アメーバ症は,赤痢アメーバ(Entamoeba histolytica)による感染症である。一般的には無症状であるが,軽度の下痢から重度の赤痢まで様々な症状が生じることもある。腸管外感染症には肝膿瘍などがある。診断は便検体中の赤痢アメーバ(E. histolytica)の同定または血清学的検査による。症候性疾患の治療はメトロニダゾールまたはチニダゾールにより,その後,管腔内のシストに対して活性のあるパロモマイシンまたは他の薬剤を使用する。

Entamoeba属の3種は形態学的には鑑別できないが,分子生物学的手法により異なる種であることが示されている。

  • 赤痢アメーバ(E. histolytica)(病原性)

  • E. dispar(比較的頻度は高いが無害な定着菌)

  • E. moshkovskii(病原性は不明)

アメーバ症は赤痢アメーバ(E. histolytica)によって引き起こされ,社会経済的条件および衛生状態が不良な地域で発生する傾向がある。
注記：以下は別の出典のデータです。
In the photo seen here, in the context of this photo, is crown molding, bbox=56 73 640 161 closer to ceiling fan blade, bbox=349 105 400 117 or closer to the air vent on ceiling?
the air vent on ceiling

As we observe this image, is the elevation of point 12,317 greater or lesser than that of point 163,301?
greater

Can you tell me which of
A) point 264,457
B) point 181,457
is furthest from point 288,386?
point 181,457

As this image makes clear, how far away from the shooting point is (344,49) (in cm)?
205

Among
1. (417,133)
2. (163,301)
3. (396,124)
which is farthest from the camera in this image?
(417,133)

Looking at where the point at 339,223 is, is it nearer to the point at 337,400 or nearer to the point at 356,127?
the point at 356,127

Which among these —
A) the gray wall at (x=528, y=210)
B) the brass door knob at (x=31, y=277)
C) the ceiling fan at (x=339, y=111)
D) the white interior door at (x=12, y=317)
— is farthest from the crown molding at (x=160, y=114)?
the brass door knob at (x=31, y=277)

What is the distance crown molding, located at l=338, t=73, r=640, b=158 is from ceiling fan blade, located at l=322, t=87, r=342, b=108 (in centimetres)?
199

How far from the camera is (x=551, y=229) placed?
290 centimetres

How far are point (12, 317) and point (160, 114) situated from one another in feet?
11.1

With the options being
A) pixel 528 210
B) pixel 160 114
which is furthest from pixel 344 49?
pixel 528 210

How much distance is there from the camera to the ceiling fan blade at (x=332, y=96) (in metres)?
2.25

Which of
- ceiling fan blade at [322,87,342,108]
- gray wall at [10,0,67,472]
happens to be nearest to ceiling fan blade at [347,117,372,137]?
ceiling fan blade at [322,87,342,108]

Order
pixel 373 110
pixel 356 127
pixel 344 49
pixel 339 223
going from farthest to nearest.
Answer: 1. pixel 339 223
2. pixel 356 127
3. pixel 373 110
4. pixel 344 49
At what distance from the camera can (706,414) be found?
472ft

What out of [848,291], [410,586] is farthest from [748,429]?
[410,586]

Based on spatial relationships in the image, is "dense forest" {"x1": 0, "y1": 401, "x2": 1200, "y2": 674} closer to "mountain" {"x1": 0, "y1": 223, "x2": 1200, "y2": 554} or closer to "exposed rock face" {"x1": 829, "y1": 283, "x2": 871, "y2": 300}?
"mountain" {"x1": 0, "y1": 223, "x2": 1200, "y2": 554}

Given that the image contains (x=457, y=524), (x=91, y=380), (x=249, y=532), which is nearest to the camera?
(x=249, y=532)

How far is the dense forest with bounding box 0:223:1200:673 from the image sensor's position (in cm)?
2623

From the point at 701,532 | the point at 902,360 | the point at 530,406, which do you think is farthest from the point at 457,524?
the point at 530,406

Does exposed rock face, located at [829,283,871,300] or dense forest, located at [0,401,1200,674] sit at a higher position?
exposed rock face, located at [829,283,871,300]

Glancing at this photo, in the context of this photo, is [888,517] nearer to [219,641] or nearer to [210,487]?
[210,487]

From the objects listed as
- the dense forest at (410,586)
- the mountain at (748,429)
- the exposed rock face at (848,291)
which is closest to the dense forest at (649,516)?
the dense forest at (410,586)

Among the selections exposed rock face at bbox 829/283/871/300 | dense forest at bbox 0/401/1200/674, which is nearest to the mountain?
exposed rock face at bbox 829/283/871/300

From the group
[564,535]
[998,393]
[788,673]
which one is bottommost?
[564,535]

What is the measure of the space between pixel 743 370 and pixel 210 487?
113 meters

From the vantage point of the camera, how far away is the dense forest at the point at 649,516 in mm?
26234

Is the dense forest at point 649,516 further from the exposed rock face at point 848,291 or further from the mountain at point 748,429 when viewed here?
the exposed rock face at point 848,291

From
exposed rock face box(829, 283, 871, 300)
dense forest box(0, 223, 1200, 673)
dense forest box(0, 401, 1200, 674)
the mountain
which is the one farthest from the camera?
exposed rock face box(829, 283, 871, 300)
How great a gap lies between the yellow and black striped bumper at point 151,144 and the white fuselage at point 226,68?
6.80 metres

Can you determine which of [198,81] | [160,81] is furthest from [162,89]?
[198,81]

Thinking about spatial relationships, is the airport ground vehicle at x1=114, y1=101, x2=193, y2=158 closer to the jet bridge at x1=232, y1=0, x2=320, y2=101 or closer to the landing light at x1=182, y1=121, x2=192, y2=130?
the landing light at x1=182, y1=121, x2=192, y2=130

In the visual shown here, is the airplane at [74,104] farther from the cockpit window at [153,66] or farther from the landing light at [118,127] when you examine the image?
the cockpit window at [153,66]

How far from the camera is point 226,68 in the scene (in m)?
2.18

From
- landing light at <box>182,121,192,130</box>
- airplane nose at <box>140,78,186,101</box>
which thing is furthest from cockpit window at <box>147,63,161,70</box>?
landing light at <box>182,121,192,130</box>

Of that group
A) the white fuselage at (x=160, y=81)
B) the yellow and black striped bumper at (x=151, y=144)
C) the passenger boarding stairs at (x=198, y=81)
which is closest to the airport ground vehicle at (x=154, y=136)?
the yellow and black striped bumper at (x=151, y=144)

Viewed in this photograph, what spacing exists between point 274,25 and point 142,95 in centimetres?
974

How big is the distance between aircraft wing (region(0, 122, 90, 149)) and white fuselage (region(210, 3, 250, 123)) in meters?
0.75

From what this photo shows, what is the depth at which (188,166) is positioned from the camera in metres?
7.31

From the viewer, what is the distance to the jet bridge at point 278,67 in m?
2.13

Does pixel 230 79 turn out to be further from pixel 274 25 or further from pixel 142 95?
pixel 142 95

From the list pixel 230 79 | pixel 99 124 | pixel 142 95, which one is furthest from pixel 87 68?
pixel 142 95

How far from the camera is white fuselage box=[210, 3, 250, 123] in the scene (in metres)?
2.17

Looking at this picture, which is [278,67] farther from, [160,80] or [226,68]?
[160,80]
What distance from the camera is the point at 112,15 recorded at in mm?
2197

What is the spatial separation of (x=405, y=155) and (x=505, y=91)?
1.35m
大半の感染は,中米,南米西部,西および南アフリカ,ならびにインド亜大陸で発生している。先進国(例,米国)では,大半の症例は流行地域からの最近の移民および旅行者の間で発生している。

世界では,毎年4000万~5000万人がアメーバ性大腸炎または腸管外疾患を発症し,約40,000~70,000人が死亡している。

病態生理

Entamoeba属の原虫は以下の2つの形態をとる:

  • 栄養型

  • シスト(嚢子)

運動性を有する栄養型は,細菌や組織を餌として増殖し,大腸の内腔および粘膜に定着し,ときに組織や臓器に侵入する。栄養型は液状便中に多く含まれるが,体外ではすぐに死滅し,摂取されると胃酸により殺虫される。結腸内腔の栄養型の一部はシストとなり,便とともに排出される。
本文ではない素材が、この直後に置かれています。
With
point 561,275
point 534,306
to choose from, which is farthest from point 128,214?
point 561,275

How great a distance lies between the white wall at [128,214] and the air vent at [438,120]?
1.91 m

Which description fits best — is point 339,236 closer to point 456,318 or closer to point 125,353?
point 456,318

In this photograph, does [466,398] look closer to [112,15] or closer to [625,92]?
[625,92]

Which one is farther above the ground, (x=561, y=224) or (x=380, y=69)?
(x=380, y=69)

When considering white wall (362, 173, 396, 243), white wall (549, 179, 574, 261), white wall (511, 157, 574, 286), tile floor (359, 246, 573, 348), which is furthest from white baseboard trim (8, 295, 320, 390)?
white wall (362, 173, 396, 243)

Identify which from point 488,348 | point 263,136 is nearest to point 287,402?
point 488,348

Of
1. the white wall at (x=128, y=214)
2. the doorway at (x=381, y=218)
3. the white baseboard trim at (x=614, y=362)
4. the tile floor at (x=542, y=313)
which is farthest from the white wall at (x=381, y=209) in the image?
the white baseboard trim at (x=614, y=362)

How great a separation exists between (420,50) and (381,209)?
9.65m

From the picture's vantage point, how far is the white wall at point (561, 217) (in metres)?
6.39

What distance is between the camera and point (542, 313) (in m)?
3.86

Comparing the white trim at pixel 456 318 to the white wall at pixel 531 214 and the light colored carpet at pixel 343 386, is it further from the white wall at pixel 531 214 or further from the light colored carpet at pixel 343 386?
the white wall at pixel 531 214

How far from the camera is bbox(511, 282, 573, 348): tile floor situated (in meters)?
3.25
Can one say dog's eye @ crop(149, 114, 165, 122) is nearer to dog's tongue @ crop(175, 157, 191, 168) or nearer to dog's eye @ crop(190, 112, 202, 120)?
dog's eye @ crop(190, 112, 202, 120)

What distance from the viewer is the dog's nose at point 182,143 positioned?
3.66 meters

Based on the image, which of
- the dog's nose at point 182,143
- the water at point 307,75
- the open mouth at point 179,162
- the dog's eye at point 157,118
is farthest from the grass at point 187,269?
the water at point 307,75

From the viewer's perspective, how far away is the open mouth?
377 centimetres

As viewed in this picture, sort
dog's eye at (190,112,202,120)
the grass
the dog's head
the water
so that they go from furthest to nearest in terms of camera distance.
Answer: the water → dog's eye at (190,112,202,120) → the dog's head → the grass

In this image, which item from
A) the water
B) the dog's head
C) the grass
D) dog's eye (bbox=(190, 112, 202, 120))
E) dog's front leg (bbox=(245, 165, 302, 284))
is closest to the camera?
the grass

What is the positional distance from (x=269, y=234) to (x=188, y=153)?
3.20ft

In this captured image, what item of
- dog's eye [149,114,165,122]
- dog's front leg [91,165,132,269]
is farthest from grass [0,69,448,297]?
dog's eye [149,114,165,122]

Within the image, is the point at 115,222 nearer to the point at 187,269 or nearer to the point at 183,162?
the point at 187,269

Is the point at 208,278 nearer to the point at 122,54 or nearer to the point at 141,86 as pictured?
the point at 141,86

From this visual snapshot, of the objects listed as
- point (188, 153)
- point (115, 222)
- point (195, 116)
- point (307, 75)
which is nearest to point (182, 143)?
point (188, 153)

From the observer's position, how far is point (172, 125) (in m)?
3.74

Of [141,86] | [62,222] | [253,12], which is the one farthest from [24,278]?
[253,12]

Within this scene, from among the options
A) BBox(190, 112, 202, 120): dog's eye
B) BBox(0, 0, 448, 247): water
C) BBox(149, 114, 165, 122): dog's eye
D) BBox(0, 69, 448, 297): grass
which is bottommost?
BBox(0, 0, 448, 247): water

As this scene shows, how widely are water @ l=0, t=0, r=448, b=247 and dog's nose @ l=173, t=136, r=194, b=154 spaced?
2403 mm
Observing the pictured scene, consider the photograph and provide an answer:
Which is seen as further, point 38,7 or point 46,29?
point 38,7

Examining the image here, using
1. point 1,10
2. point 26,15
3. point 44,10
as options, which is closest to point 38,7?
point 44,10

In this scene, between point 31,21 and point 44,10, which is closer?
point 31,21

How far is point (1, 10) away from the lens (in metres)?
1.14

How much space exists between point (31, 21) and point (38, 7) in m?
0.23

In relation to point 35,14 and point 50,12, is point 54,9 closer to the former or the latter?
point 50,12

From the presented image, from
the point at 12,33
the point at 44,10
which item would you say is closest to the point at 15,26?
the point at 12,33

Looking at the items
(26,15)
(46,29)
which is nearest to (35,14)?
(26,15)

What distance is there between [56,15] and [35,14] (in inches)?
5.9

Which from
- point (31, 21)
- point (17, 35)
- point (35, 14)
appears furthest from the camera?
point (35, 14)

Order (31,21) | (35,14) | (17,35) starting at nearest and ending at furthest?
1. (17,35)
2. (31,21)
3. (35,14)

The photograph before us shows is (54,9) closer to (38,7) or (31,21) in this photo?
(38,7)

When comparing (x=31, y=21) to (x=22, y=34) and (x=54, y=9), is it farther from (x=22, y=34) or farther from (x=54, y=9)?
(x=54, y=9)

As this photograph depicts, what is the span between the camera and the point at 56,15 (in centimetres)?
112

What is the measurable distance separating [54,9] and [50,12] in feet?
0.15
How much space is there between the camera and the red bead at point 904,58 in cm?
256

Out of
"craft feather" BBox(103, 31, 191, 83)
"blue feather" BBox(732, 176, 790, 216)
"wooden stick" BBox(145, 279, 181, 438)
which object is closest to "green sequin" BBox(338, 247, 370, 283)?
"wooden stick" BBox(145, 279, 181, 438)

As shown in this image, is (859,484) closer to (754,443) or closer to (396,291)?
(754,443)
赤痢アメーバ(E. histolytica)の栄養型は,結腸の上皮細胞および多形核白血球(PMN)に付着してこれらを殺傷することがあり,血液および粘液を伴う赤痢の原因となりうるが,便中に検出される多形核白血球(PMN)はわずかである。栄養型はまた,細胞外基質を分解するプロテアーゼの分泌も行い,それにより腸壁への侵入および穿通が可能となる。栄養型は門脈循環を介して広がり,壊死性の肝膿瘍を引き起こすことがある。感染は肝臓から直接右肺および胸腔へ,あるいはまれに,血流を介して脳および他臓器へ進展することがある。
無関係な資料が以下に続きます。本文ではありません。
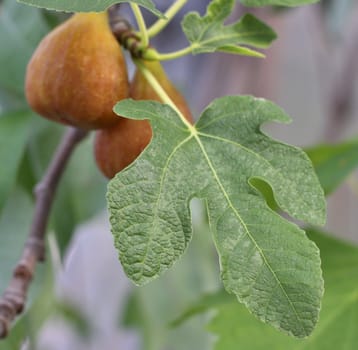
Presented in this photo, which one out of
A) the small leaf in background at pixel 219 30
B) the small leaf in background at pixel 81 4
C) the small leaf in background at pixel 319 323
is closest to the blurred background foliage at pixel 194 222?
the small leaf in background at pixel 319 323

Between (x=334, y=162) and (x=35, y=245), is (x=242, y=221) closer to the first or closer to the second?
(x=35, y=245)

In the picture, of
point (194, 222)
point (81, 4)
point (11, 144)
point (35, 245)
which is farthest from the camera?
point (194, 222)

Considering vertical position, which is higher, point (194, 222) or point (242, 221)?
point (242, 221)

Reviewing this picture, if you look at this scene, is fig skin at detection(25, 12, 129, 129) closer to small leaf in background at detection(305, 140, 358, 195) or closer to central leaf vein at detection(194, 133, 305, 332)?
central leaf vein at detection(194, 133, 305, 332)

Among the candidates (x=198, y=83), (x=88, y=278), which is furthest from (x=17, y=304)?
(x=88, y=278)

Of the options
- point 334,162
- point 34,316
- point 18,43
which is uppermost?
point 18,43

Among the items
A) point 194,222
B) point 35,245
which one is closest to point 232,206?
point 35,245

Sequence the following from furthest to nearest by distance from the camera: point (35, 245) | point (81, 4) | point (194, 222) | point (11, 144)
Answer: point (194, 222) < point (11, 144) < point (35, 245) < point (81, 4)

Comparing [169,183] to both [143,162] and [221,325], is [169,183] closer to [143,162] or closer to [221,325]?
[143,162]

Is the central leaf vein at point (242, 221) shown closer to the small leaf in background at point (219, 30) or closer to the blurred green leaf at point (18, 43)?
the small leaf in background at point (219, 30)
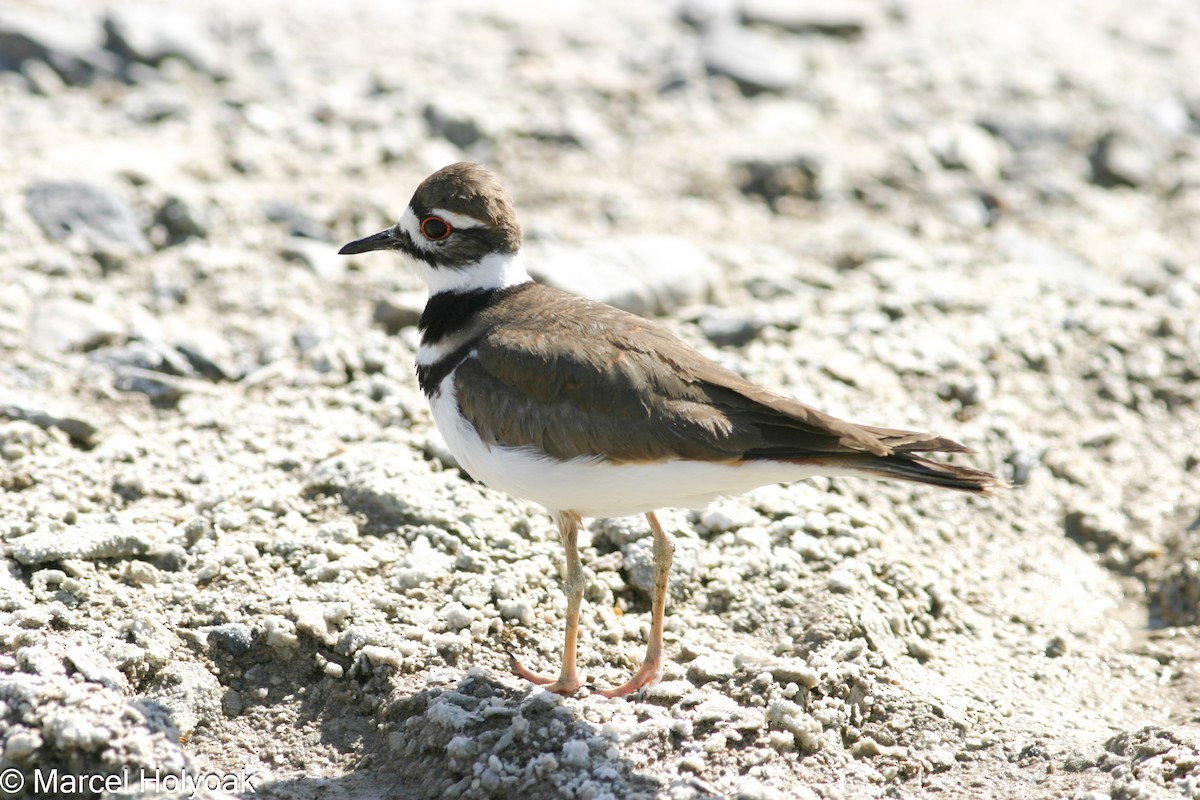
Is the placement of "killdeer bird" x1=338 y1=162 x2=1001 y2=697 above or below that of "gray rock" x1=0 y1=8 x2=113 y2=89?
above

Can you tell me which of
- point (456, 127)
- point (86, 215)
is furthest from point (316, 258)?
point (456, 127)

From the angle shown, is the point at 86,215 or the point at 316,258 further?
the point at 316,258

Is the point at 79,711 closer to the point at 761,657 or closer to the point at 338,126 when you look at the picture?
the point at 761,657

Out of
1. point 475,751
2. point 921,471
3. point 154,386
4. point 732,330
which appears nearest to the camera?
point 475,751

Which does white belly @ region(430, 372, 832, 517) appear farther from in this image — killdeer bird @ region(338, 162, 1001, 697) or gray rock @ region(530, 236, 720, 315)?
gray rock @ region(530, 236, 720, 315)

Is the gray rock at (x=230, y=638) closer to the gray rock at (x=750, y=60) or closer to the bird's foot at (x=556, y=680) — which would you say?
the bird's foot at (x=556, y=680)

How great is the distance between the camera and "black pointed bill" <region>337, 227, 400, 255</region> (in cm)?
533

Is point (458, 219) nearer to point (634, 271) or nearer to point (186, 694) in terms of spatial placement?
point (186, 694)

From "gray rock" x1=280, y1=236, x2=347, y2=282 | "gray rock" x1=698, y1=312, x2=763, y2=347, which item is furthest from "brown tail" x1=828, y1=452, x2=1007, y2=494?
"gray rock" x1=280, y1=236, x2=347, y2=282

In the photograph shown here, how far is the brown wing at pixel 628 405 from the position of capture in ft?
14.5

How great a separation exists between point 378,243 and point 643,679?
218 centimetres

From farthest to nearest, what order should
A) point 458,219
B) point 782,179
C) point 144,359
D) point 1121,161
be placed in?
point 1121,161 → point 782,179 → point 144,359 → point 458,219

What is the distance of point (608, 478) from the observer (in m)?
4.47

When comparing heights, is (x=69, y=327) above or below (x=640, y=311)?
below
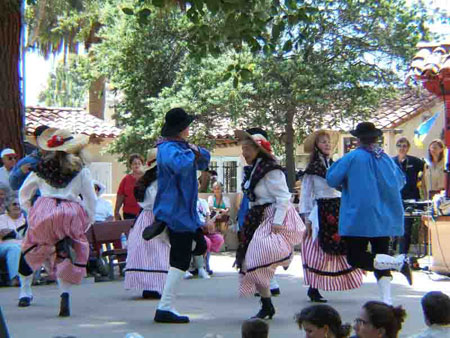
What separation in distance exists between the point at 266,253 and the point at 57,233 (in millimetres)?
1986

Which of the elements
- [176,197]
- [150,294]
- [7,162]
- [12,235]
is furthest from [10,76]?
[176,197]

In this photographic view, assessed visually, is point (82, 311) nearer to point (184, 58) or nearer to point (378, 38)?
point (378, 38)

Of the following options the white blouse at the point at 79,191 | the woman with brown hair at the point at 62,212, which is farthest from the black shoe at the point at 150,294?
the white blouse at the point at 79,191

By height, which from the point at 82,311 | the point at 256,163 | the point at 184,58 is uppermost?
the point at 184,58

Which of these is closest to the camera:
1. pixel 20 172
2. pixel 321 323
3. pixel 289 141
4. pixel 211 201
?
pixel 321 323

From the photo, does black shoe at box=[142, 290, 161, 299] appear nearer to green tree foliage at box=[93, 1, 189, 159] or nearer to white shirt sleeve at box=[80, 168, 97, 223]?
white shirt sleeve at box=[80, 168, 97, 223]

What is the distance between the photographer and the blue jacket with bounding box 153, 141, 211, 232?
7988mm

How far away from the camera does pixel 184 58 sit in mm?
21734

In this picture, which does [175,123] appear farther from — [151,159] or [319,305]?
[319,305]

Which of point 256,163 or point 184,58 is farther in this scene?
point 184,58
シストは有形便中に多く含まれ,外部環境での破壊に対して抵抗性を示す。シストはヒトからヒトへ直接的に伝播するか,食品または水を介して間接的に伝播する。アメーバ症は口腔と肛門の接触を介して性的に伝播することもある。

症状と徴候

ほとんどの感染者は無症状であるが,便中へのシストの排出が慢性的にみられる。組織侵襲に伴って以下の症状がみられる:

  • 間欠的な下痢と便秘

  • 鼓腸

  • 痙攣性の腹痛

肝臓または上行結腸の部分に圧痛を来し,便は粘液および血液を含むことがある。

アメーバ赤痢

この病型は熱帯地域でよくみられ,しばしば血液,粘液,および生きた栄養型が検出される半液状便の頻回のエピソードとして発症する。腹部所見は,軽度の圧痛から明らかな腹痛に高熱および全身中毒症状を伴うものまで様々である。アメーバ性大腸炎にはしばしば腹部の圧痛を伴う。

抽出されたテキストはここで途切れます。